Retype the excerpt about John F. Wheeler word for word.

▶ [Source excerpt]:

========

The saga of John F. Wheeler did not come to an end when Chester Ford deposited him in the county jail at Ukiah. The rest of the Mendocino Outlaws were still at large. Wheeler's connection to most of them went back many years. He, John Billings, Samuel Carr, and Harrison Brown had served overlapping sentences at San Quentin. George Gaunce was the only newcomer to crime, apparently falling in with the wrong crowd in the mining boomtown of Bodie.

Wheeler's whereabouts in the early 1860s prove a tad sketchy, but by 1865, he showed up in the Montana and Idaho territories. In a mid October, 1865, Idaho newspaper account Wheeler vouched for two “legitimate, licensed” proprietors of a saloon against a “well known rough” named Dutchy Lubeck.

Throughout 1866 he disappeared from notice. Whether John Wheeler rode with Cody or Custer in Kansas in that year is an intriguing possibility. The dead letter office in Virginia City, Montana Territory, placed him in the southwest corner of that future state in January of 1867. No surprise Wheeler didn't collect his letter, the snowstorms during that winter stopped the Central Pacific Railroad in its tracks. Passengers, equipped with snowshoes, carried the mail from marooned Wells, Fargo mail cars. Stagecoaches attempting the Salt Lake to Virginia City run crossed the mountain passes on skis tethered to the wheels, making the transport more sleigh than stage.

========

▶ [Information supplied]:

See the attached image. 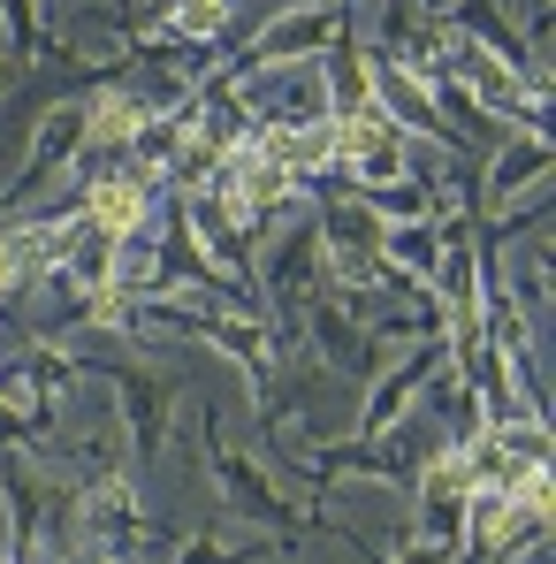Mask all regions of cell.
Segmentation results:
<instances>
[{"label": "cell", "instance_id": "6da1fadb", "mask_svg": "<svg viewBox=\"0 0 556 564\" xmlns=\"http://www.w3.org/2000/svg\"><path fill=\"white\" fill-rule=\"evenodd\" d=\"M184 412H190V435H198V458H206L214 488H221V503H229L237 519H252L260 534L275 527L282 550L297 542V527H320V519H328V511H320V496H282L268 466H252L244 451H229V443H221V427H214V404H184Z\"/></svg>", "mask_w": 556, "mask_h": 564}, {"label": "cell", "instance_id": "7a4b0ae2", "mask_svg": "<svg viewBox=\"0 0 556 564\" xmlns=\"http://www.w3.org/2000/svg\"><path fill=\"white\" fill-rule=\"evenodd\" d=\"M69 359H77V381H107V389H115V427H122L130 466H161L168 427H176L190 389L176 375H161V367L122 359V351H69Z\"/></svg>", "mask_w": 556, "mask_h": 564}, {"label": "cell", "instance_id": "3957f363", "mask_svg": "<svg viewBox=\"0 0 556 564\" xmlns=\"http://www.w3.org/2000/svg\"><path fill=\"white\" fill-rule=\"evenodd\" d=\"M443 85H458L480 115H495L503 130H534V138H549V99H534V85L503 62V54H488L480 39H465V31H450L443 23Z\"/></svg>", "mask_w": 556, "mask_h": 564}, {"label": "cell", "instance_id": "277c9868", "mask_svg": "<svg viewBox=\"0 0 556 564\" xmlns=\"http://www.w3.org/2000/svg\"><path fill=\"white\" fill-rule=\"evenodd\" d=\"M435 161L443 153H427L419 138H404L373 107L336 122V191H381V184H404V176H435Z\"/></svg>", "mask_w": 556, "mask_h": 564}, {"label": "cell", "instance_id": "5b68a950", "mask_svg": "<svg viewBox=\"0 0 556 564\" xmlns=\"http://www.w3.org/2000/svg\"><path fill=\"white\" fill-rule=\"evenodd\" d=\"M161 206H168V191L153 184L145 169H130V161H99V169L77 176V191H69L54 214H77V221H92V229H107V237L122 245V237L153 229Z\"/></svg>", "mask_w": 556, "mask_h": 564}, {"label": "cell", "instance_id": "8992f818", "mask_svg": "<svg viewBox=\"0 0 556 564\" xmlns=\"http://www.w3.org/2000/svg\"><path fill=\"white\" fill-rule=\"evenodd\" d=\"M381 229L351 191H320L313 198V245H320V290H351V282H373L389 260H381Z\"/></svg>", "mask_w": 556, "mask_h": 564}, {"label": "cell", "instance_id": "52a82bcc", "mask_svg": "<svg viewBox=\"0 0 556 564\" xmlns=\"http://www.w3.org/2000/svg\"><path fill=\"white\" fill-rule=\"evenodd\" d=\"M412 503H419V511H412V534L458 550L465 542V503H472V473H465L458 443H435V451H427V466L412 480Z\"/></svg>", "mask_w": 556, "mask_h": 564}, {"label": "cell", "instance_id": "ba28073f", "mask_svg": "<svg viewBox=\"0 0 556 564\" xmlns=\"http://www.w3.org/2000/svg\"><path fill=\"white\" fill-rule=\"evenodd\" d=\"M549 161H556L549 138H534V130H511L503 145H488L480 153V221H503L519 191L549 184Z\"/></svg>", "mask_w": 556, "mask_h": 564}, {"label": "cell", "instance_id": "9c48e42d", "mask_svg": "<svg viewBox=\"0 0 556 564\" xmlns=\"http://www.w3.org/2000/svg\"><path fill=\"white\" fill-rule=\"evenodd\" d=\"M443 359H450V344H443V336H427V344H412L404 359H389V367L367 381V404H359L351 435H381L389 420H404V412L419 404V389H427V375H435Z\"/></svg>", "mask_w": 556, "mask_h": 564}, {"label": "cell", "instance_id": "30bf717a", "mask_svg": "<svg viewBox=\"0 0 556 564\" xmlns=\"http://www.w3.org/2000/svg\"><path fill=\"white\" fill-rule=\"evenodd\" d=\"M320 85H328V115L344 122V115H367L373 93H367V39H359V8L344 15V31L328 39V54H320Z\"/></svg>", "mask_w": 556, "mask_h": 564}, {"label": "cell", "instance_id": "8fae6325", "mask_svg": "<svg viewBox=\"0 0 556 564\" xmlns=\"http://www.w3.org/2000/svg\"><path fill=\"white\" fill-rule=\"evenodd\" d=\"M381 260H389L396 275H412V282H427V290H435V268H443V229H435V221H389V229H381Z\"/></svg>", "mask_w": 556, "mask_h": 564}, {"label": "cell", "instance_id": "7c38bea8", "mask_svg": "<svg viewBox=\"0 0 556 564\" xmlns=\"http://www.w3.org/2000/svg\"><path fill=\"white\" fill-rule=\"evenodd\" d=\"M252 557H268V534L229 542L221 527H206V534H184V542H176V564H252Z\"/></svg>", "mask_w": 556, "mask_h": 564}, {"label": "cell", "instance_id": "4fadbf2b", "mask_svg": "<svg viewBox=\"0 0 556 564\" xmlns=\"http://www.w3.org/2000/svg\"><path fill=\"white\" fill-rule=\"evenodd\" d=\"M0 451H39V427H31L8 397H0Z\"/></svg>", "mask_w": 556, "mask_h": 564}, {"label": "cell", "instance_id": "5bb4252c", "mask_svg": "<svg viewBox=\"0 0 556 564\" xmlns=\"http://www.w3.org/2000/svg\"><path fill=\"white\" fill-rule=\"evenodd\" d=\"M15 77H23V62H15V54H8V46H0V93H8V85H15Z\"/></svg>", "mask_w": 556, "mask_h": 564}, {"label": "cell", "instance_id": "9a60e30c", "mask_svg": "<svg viewBox=\"0 0 556 564\" xmlns=\"http://www.w3.org/2000/svg\"><path fill=\"white\" fill-rule=\"evenodd\" d=\"M0 564H15V557H8V550H0Z\"/></svg>", "mask_w": 556, "mask_h": 564}]
</instances>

========

▶ [Solution to the exercise]:
The saga of John F. Wheeler did not come to an end when Chester Ford deposited him in the county jail at Ukiah. The rest of the Mendocino Outlaws were still at large. Wheeler's connection to most of them went back many years. He, John Billings, Samuel Carr, and Harrison Brown had served overlapping sentences at San Quentin. George Gaunce was the only newcomer to crime, apparently falling in with the wrong crowd in the mining boomtown of Bodie.

Wheeler's whereabouts in the early 1860s prove a tad sketchy, but by 1865, he showed up in the Montana and Idaho territories. In a mid October, 1865, Idaho newspaper account Wheeler vouched for two “legitimate, licensed” proprietors of a saloon against a “well known rough” named Dutchy Lubeck.

Throughout 1866 he disappeared from notice. Whether John Wheeler rode with Cody or Custer in Kansas in that year is an intriguing possibility. The dead letter office in Virginia City, Montana Territory, placed him in the southwest corner of that future state in January of 1867. No surprise Wheeler didn't collect his letter, the snowstorms during that winter stopped the Central Pacific Railroad in its tracks. Passengers, equipped with snowshoes, carried the mail from marooned Wells, Fargo mail cars. Stagecoaches attempting the Salt Lake to Virginia City run crossed the mountain passes on skis tethered to the wheels, making the transport more sleigh than stage.